The alleged scheme, which operated out of a Canoga Park office decorated like a casino, charged homeowners $1,000 to $5,000, but loan modifications were almost never completed, court documents said.

“This company was just a boiler room, long on promises and upfront fees but short on foreclosure relief,” Atty. Gen. Jerry Brown said.

Telemarketers for the company, which operated under the names Mason Capital Group and Gretchen Fox and Associates, claimed a 90% success rate in reducing interest rates, monthly payments and principal balances on mortgages, court documents said.

Pictures of the office released by the authorities showed poker and blackjack tables used as desks, slot machines along the walls and a roulette wheel near a doorway.

“Telemarketers earned a spin for cash bonuses on a roulette wheel based on their sales volume,” said an arrest warrant for the nine men charged with a total of 97 criminal counts.

Four of the nine men were in custody Thursday, the attorney general’s office said. Two of them, Gary Arnold Eisenberg, 71, and Ira Itskowitz, 58, had each previously spent more than five years in federal prison on fraud convictions. The others were Gregg Scott Quinn, 37, and Juan Pierre Washington, 40.
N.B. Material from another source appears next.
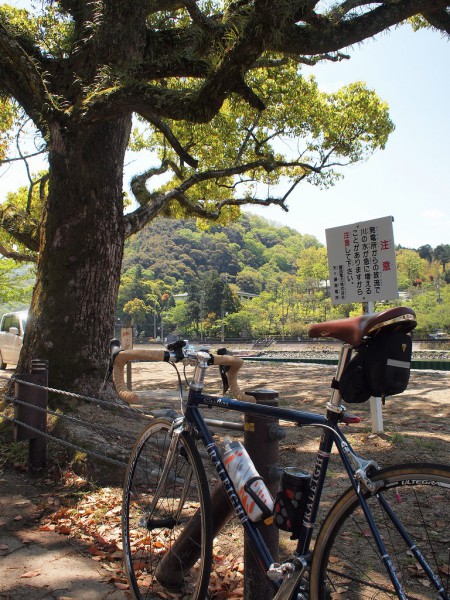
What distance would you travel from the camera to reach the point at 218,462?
1.99 metres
Calls to attorneys representing the men were not returned Thursday.

The four principal owners of the business — Niv Iskin, 30, of Reseda; Reviv Karpman, 38, of Tarzana; Tomer Kogman, 29, of Reseda; and Avraham Yechizkia, 34, of Encino — and sales manager Barel Iskin, 23, of Woodland Hills were still at large, the statement said.

The complaint filed by the attorney general said the scam took place between January 2008 and June 2009, with the four owners spending hundreds of thousands of dollars stolen from homeowners on private school tuition, travel, entertainment, shopping and other personal expenses.